Aim of the task
Would you please set down the lines of the data from the one containing "common name: new zealand sea lion" to the final line, exactly and only those?

Records from a data source:
__________________________________________________
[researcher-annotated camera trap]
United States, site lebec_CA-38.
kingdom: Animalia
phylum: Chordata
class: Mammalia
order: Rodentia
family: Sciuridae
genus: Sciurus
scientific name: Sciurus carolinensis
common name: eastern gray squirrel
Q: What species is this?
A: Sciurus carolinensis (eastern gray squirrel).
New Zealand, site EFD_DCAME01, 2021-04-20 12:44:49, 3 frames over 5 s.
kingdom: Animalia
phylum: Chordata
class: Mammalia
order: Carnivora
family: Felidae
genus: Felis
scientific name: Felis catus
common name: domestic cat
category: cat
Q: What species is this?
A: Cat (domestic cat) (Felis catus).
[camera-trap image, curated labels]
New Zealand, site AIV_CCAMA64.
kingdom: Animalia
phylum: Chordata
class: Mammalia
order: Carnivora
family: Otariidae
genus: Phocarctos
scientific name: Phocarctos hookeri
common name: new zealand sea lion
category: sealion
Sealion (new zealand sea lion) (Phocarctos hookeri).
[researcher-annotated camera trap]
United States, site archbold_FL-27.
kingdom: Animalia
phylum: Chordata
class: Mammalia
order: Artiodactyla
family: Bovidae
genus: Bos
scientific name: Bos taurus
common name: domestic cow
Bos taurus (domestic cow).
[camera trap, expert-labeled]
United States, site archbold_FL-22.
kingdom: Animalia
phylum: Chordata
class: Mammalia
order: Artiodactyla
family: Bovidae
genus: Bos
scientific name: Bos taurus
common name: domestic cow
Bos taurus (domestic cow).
__________________________________________________
Response box
common name: new zealand sea lion
category: sealion
Sealion (new zealand sea lion) (Phocarctos hookeri).
[researcher-annotated camera trap]
United States, site archbold_FL-27.
kingdom: Animalia
phylum: Chordata
class: Mammalia
order: Artiodactyla
family: Bovidae
genus: Bos
scientific name: Bos taurus
common name: domestic cow
Bos taurus (domestic cow).
[camera trap, expert-labeled]
United States, site archbold_FL-22.
kingdom: Animalia
phylum: Chordata
class: Mammalia
order: Artiodactyla
family: Bovidae
genus: Bos
scientific name: Bos taurus
common name: domestic cow
Bos taurus (domestic cow).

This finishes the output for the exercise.